▶ _Document source_:
-.-.-
De Karsky à Goldstone
Les rapporteurs d’évènements tragiques ne relevant pas du
fait divers rencontrent rarement une oreille attentive,
notamment des institutions censées responsables et soucieuses
du sort humain. C’est ainsi que Jan Karski, qui le premier
apporta aux puissances alliées un témoignage direct sur
l’extermination des juifs d’Europe par les nazis, ne rencontra
dans un premier temps que l’incrédulité et le silence (1).
Le caractère fondamentalement criminel du régime hitlérien
avait pourtant déjà été signalé par plusieurs témoignages issus
de l’intérieur même de l’Allemagne : mais le gouvernement
français, par exemple, n’avait pas voulu les entendre (2).
L’histoire de la surdité, de l’aveuglement et du silence des puissants
serait-elle en train de se répéter, en dépit du slogan « Plus
jamais ça ! »
brandi à l’issue de la seconde guerre mondiale ?Même s’il ne s’agit évidemment pas d’une tentative d’extermination
industrielle comme ce fut le cas en Europe, le nettoyage
ethnique d’un pays conquis et en voie de colonisation, la
Palestine, ne semble guère troubler beaucoup de consciences
bien établies, en tout cas pas au point de les convaincre de
prendre des mesures dissuasives réelles, c’est-à-dire des sanctions.
Et pourtant, cette fois, ce ne sont pas des individus ou des anonymes
qui donnent l’alerte :
En 2005 et 2008, ce sont des diplomates européens en poste à
Jérusalem qui dénoncent la colonisation de Jérusalem-Est par la
puissance occupante (3). Mais « le rapport de décembre 2008,
qui était destiné en principe au Département des relations extérieures
de l’Union européenne, c’est-à-dire aux services de
Javier Solana, demeure toujours, quatre mois plus tard, un
« document de travail confidentiel » au statut incertain » (4).
L’agression israélienne contre
Gaza a suscité une commission
d’enquête internationale composée
de personnalités unanimement
respectées : Richard
Goldstone, Christine Chinkin,
Hinja Jalin et Desmond Travers.
-.-.-
▶ _Données_:
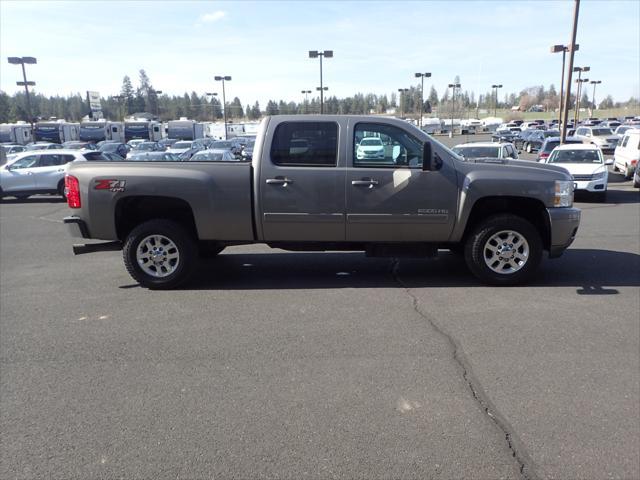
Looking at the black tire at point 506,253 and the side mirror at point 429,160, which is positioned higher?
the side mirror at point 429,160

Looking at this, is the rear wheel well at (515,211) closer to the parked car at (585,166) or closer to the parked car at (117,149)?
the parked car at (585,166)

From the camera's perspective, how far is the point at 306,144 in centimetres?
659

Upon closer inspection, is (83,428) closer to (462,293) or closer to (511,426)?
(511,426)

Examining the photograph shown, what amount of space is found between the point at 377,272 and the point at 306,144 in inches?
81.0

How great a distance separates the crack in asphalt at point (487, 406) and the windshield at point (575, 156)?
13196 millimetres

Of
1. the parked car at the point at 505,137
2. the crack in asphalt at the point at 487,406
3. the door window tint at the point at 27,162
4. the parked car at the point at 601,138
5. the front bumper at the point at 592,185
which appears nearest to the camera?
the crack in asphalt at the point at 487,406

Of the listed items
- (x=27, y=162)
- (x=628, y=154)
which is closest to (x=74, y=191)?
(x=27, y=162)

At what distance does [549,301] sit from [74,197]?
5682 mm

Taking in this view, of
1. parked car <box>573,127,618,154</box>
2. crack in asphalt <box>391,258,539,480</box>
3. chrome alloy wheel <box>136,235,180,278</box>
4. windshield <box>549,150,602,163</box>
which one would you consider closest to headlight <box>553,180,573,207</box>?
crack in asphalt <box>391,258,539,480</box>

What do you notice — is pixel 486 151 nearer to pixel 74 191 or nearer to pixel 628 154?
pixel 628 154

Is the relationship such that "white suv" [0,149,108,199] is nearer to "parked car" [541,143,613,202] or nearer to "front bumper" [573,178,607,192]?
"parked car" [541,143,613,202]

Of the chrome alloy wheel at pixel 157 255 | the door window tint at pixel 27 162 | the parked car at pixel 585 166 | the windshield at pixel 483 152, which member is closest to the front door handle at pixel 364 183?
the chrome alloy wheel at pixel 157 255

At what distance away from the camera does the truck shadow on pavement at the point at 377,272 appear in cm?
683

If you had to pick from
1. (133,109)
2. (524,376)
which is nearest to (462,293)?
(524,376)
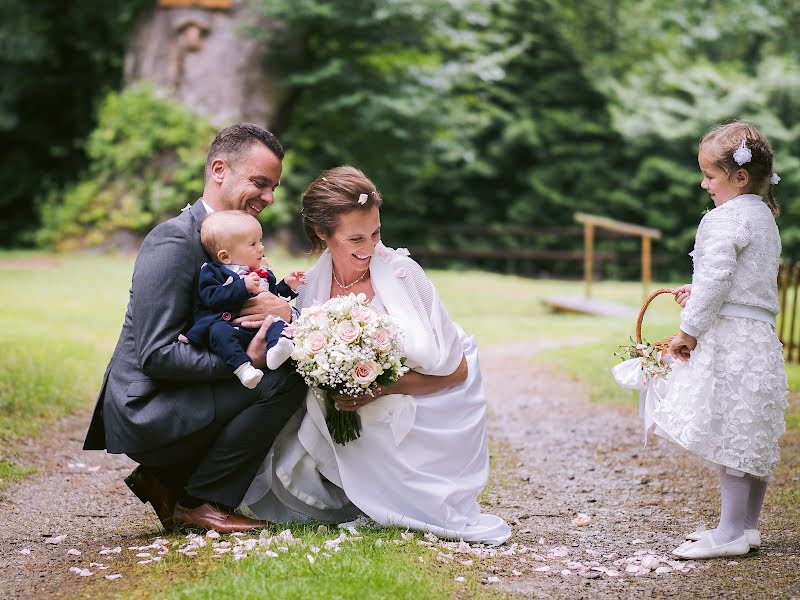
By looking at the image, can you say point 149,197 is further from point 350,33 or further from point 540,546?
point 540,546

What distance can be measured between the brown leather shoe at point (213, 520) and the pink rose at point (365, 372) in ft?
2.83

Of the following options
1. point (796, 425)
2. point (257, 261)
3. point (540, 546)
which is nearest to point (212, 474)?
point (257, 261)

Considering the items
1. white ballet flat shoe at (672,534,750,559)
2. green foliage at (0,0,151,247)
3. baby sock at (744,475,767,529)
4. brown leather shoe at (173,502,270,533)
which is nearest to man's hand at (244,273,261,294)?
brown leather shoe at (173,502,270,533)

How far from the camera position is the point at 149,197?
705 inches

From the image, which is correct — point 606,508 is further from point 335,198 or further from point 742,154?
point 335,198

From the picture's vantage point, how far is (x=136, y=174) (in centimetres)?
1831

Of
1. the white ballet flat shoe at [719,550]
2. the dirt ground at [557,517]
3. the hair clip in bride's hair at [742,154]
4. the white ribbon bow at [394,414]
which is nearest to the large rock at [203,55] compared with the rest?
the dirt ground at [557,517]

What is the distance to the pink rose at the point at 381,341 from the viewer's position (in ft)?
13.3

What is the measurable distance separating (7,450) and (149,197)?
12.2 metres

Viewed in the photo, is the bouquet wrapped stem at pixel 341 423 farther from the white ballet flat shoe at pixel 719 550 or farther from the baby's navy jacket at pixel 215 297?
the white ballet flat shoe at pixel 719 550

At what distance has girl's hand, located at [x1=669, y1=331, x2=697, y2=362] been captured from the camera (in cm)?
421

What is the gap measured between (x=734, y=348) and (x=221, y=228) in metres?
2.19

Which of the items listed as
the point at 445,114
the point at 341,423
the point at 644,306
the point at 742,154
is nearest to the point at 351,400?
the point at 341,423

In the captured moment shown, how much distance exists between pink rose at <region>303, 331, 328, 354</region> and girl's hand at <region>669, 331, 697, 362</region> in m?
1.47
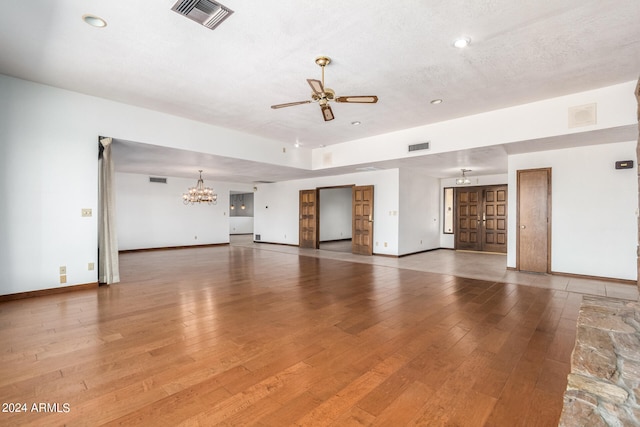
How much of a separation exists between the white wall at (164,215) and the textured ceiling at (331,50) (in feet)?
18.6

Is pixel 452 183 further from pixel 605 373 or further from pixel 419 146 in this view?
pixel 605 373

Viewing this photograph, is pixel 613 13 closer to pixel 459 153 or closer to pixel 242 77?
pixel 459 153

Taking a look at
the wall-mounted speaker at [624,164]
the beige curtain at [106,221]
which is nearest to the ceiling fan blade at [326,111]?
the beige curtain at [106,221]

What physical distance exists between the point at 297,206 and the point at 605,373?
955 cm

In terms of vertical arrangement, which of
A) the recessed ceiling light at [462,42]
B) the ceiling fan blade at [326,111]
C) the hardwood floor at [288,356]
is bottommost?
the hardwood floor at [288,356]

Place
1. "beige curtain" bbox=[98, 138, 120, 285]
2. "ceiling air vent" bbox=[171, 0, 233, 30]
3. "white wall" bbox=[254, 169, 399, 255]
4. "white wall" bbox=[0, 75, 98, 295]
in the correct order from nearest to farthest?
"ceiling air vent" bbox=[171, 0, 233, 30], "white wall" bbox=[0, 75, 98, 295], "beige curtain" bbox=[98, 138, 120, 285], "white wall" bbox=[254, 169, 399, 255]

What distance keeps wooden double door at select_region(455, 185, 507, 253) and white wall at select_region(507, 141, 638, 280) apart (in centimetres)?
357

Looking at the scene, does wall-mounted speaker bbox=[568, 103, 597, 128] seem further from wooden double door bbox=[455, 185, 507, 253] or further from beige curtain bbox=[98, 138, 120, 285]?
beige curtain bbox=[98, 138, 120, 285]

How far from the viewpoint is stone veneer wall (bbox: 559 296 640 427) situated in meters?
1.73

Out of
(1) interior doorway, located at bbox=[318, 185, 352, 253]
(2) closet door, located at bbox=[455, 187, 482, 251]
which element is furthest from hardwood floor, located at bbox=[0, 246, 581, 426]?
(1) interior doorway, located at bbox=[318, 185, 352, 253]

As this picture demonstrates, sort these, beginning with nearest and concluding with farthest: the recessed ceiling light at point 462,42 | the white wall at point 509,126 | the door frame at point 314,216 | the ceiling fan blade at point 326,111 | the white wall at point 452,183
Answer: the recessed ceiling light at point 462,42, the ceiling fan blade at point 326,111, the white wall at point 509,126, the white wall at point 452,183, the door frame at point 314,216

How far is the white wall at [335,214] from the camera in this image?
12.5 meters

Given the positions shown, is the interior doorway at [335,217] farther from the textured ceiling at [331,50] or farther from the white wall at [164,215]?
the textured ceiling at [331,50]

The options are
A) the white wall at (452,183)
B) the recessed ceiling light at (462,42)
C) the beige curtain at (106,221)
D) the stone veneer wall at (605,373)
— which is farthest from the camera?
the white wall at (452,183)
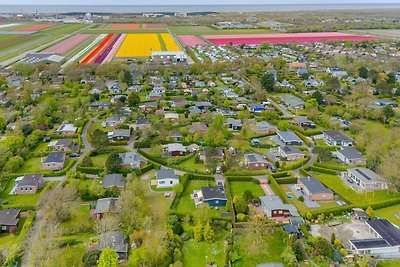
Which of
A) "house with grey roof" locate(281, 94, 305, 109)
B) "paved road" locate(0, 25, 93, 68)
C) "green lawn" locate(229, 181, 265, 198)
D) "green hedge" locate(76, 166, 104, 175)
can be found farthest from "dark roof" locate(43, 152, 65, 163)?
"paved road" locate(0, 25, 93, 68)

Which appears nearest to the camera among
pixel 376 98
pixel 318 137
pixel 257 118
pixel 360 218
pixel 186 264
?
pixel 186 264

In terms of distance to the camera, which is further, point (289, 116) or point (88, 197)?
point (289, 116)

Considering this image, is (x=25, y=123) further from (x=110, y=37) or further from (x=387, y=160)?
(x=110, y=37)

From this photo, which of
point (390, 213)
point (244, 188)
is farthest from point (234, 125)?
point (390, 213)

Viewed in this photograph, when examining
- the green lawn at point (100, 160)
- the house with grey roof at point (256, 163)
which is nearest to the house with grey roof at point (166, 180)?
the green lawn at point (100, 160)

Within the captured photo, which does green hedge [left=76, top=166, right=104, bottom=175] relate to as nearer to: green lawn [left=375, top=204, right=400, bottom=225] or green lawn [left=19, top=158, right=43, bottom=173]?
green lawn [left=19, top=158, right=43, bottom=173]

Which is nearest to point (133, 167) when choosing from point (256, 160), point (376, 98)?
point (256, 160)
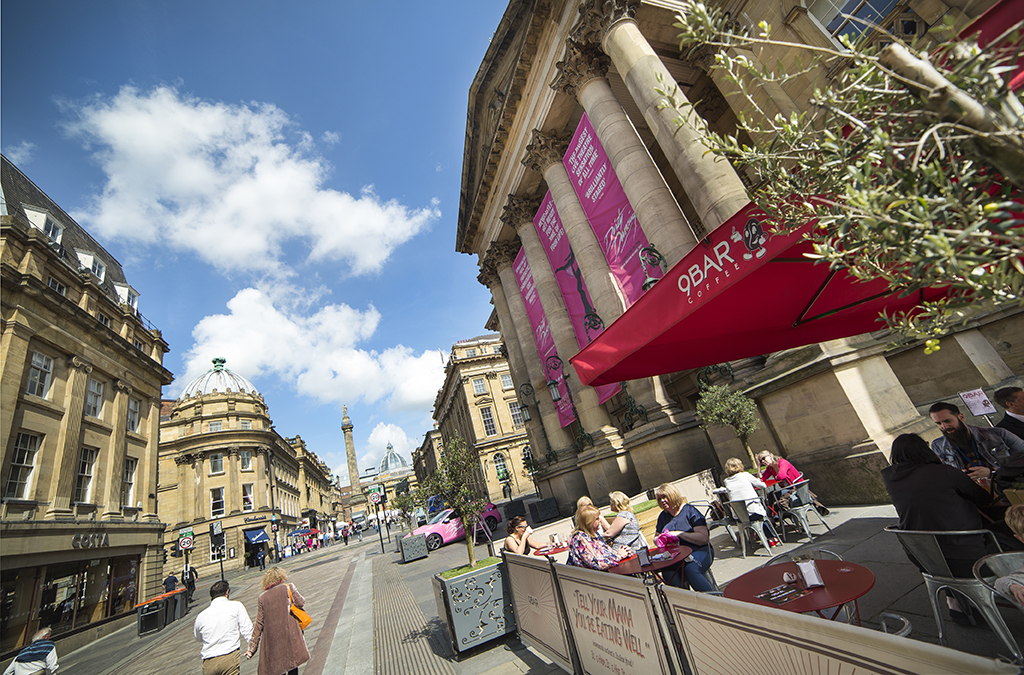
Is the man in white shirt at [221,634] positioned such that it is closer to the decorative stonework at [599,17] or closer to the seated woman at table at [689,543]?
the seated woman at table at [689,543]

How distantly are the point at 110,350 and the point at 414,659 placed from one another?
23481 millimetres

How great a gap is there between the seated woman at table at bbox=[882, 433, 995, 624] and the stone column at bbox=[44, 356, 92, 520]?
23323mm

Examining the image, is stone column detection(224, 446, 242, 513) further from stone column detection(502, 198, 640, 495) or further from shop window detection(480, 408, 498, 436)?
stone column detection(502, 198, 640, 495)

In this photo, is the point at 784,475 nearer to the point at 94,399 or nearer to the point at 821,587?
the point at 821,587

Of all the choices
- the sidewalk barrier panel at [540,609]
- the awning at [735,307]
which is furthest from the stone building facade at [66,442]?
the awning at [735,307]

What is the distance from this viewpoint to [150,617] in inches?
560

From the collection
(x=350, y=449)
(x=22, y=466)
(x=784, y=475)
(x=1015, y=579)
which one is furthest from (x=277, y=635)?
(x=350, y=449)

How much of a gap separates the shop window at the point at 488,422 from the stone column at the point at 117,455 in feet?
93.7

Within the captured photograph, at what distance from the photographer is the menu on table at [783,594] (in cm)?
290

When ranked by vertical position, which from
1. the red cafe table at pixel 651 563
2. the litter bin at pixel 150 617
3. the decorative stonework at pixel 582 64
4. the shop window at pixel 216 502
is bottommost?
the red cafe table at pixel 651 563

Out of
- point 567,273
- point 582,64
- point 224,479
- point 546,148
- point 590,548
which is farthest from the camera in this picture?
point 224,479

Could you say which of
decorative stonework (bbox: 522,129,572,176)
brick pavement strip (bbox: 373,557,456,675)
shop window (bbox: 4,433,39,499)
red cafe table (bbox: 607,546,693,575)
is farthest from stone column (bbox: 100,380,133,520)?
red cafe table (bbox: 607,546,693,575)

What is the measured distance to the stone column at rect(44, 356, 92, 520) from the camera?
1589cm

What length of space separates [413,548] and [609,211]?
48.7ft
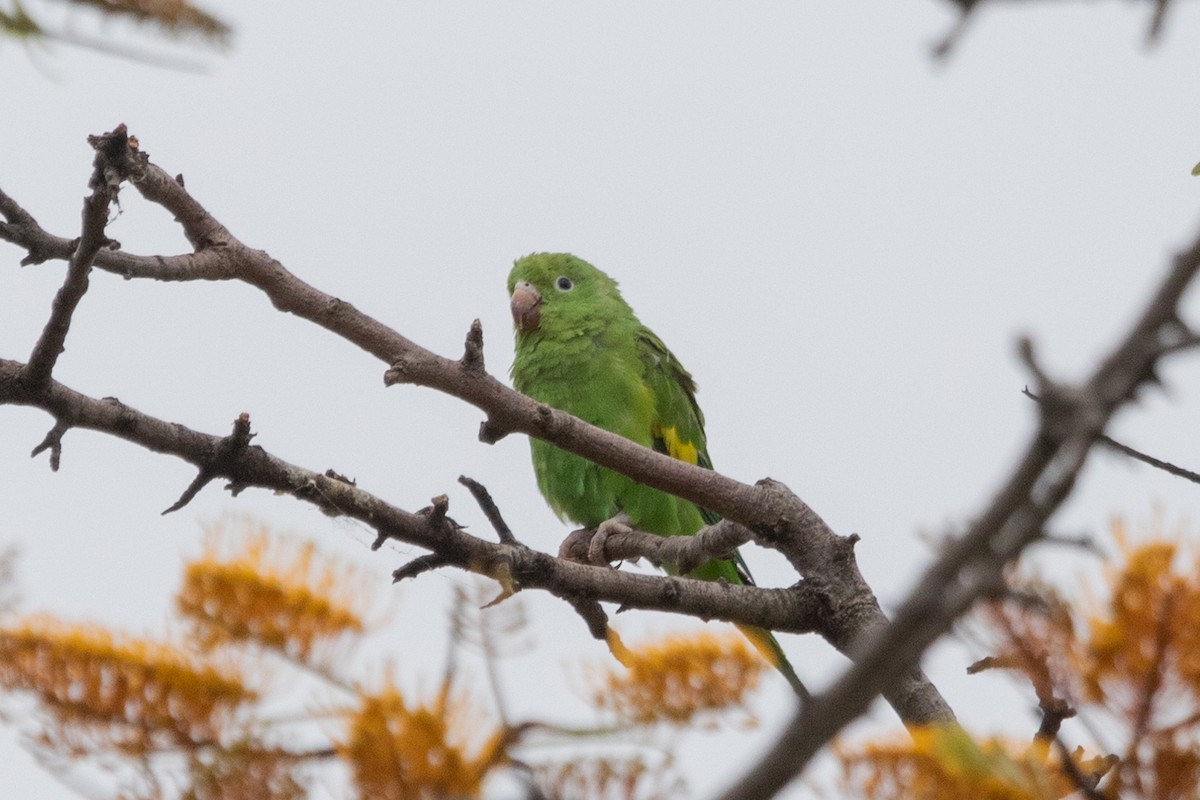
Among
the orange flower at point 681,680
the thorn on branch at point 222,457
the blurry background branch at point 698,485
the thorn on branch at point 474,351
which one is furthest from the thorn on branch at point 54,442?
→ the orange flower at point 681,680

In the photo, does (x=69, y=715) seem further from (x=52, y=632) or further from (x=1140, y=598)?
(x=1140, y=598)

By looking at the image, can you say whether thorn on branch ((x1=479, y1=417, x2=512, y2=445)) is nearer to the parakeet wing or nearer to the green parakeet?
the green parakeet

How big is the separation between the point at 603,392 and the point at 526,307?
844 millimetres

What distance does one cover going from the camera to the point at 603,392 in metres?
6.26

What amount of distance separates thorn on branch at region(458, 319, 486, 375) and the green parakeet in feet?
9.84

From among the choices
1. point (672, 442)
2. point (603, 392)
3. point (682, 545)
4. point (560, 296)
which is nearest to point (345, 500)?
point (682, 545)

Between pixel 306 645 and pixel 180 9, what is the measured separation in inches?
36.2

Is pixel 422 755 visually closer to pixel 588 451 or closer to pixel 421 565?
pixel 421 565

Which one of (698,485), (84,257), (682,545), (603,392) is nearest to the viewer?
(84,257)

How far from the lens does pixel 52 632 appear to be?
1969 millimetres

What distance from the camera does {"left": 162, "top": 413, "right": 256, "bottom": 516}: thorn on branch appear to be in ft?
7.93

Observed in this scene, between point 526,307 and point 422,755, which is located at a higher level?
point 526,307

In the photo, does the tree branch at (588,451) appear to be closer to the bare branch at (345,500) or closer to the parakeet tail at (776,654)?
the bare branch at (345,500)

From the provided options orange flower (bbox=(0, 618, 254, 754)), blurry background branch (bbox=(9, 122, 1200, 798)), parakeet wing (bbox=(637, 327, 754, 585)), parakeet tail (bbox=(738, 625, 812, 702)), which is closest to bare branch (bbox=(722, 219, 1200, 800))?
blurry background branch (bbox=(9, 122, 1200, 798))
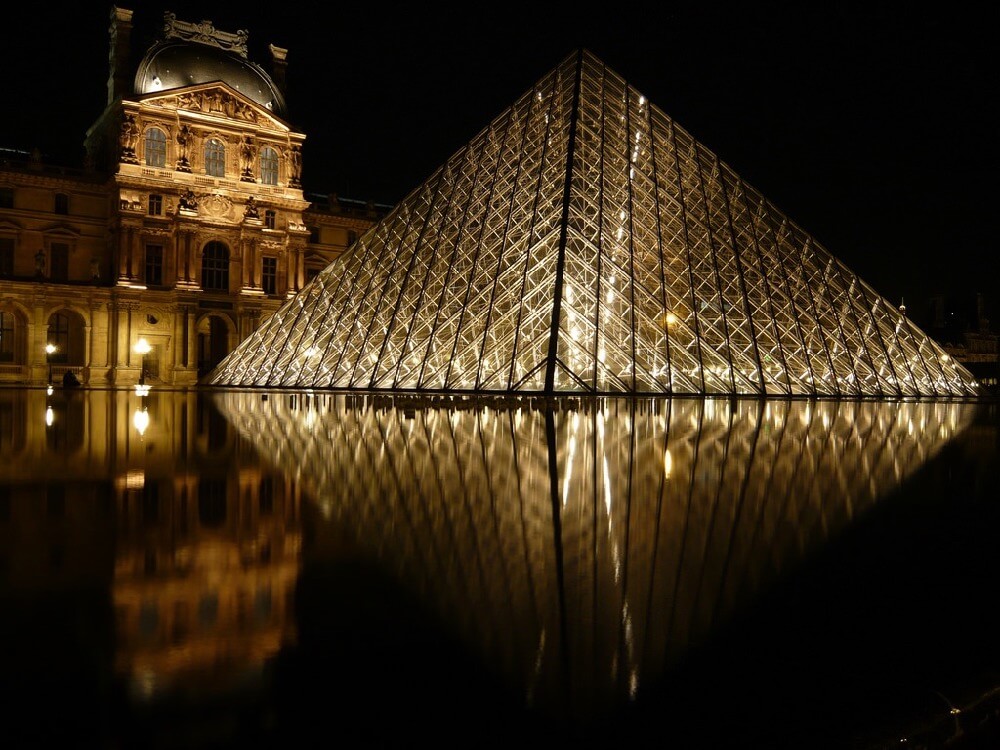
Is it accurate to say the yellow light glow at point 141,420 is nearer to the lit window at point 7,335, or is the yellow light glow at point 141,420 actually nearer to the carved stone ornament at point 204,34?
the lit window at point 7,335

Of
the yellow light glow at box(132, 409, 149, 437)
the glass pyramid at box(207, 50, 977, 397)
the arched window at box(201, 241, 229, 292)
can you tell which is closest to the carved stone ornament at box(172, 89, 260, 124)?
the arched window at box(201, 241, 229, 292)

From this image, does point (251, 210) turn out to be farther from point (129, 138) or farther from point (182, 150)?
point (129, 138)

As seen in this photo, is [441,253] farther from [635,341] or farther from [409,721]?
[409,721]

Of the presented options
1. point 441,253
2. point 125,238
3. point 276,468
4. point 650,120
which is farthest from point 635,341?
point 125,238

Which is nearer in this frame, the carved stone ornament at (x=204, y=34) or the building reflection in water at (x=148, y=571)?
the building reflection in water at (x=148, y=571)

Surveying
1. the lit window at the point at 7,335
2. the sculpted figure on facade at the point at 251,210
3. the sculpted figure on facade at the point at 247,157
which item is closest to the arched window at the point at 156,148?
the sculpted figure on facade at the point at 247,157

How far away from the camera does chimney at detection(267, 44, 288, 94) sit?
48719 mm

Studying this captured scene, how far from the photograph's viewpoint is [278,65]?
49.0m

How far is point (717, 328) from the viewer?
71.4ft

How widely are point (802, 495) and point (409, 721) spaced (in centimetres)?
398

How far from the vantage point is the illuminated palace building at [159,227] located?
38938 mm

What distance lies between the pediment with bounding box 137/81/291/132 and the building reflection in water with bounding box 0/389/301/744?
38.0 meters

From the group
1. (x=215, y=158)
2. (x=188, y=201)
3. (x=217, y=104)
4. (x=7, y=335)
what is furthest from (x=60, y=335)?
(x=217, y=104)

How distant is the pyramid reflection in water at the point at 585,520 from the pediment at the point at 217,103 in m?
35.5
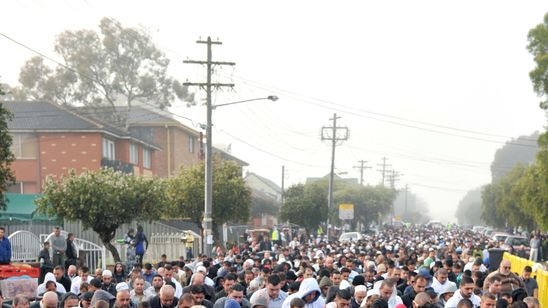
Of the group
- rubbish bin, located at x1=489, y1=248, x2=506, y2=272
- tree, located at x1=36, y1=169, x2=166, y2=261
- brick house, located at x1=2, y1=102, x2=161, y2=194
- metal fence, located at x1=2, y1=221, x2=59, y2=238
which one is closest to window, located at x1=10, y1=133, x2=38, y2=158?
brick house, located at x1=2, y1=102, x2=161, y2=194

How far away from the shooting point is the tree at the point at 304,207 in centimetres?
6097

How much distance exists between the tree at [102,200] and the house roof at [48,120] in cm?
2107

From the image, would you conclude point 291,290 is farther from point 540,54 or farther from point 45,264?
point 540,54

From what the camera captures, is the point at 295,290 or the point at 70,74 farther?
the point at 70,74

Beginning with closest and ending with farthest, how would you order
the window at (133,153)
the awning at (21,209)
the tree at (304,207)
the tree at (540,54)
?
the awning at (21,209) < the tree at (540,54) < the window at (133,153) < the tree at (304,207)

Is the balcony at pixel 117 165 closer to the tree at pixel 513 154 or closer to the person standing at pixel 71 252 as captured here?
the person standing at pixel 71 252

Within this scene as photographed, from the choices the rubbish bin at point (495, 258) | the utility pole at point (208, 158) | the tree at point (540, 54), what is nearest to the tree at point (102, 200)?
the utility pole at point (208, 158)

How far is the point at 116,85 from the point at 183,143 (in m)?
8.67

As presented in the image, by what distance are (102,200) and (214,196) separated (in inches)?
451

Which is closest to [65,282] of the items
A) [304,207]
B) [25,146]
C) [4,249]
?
-.-.-
▶ _Consigne_:
Recopiez le passage du texte sur Karski et Goldstone qui commence à « Le caractère fondamentalement » et finit à « les entendre (2). », en substituant « nazi » à « hitlérien ».

▶ _Corrigé_:
Le caractère fondamentalement criminel du régime nazi
avait pourtant déjà été signalé par plusieurs témoignages issus
de l’intérieur même de l’Allemagne : mais le gouvernement
français, par exemple, n’avait pas voulu les entendre (2).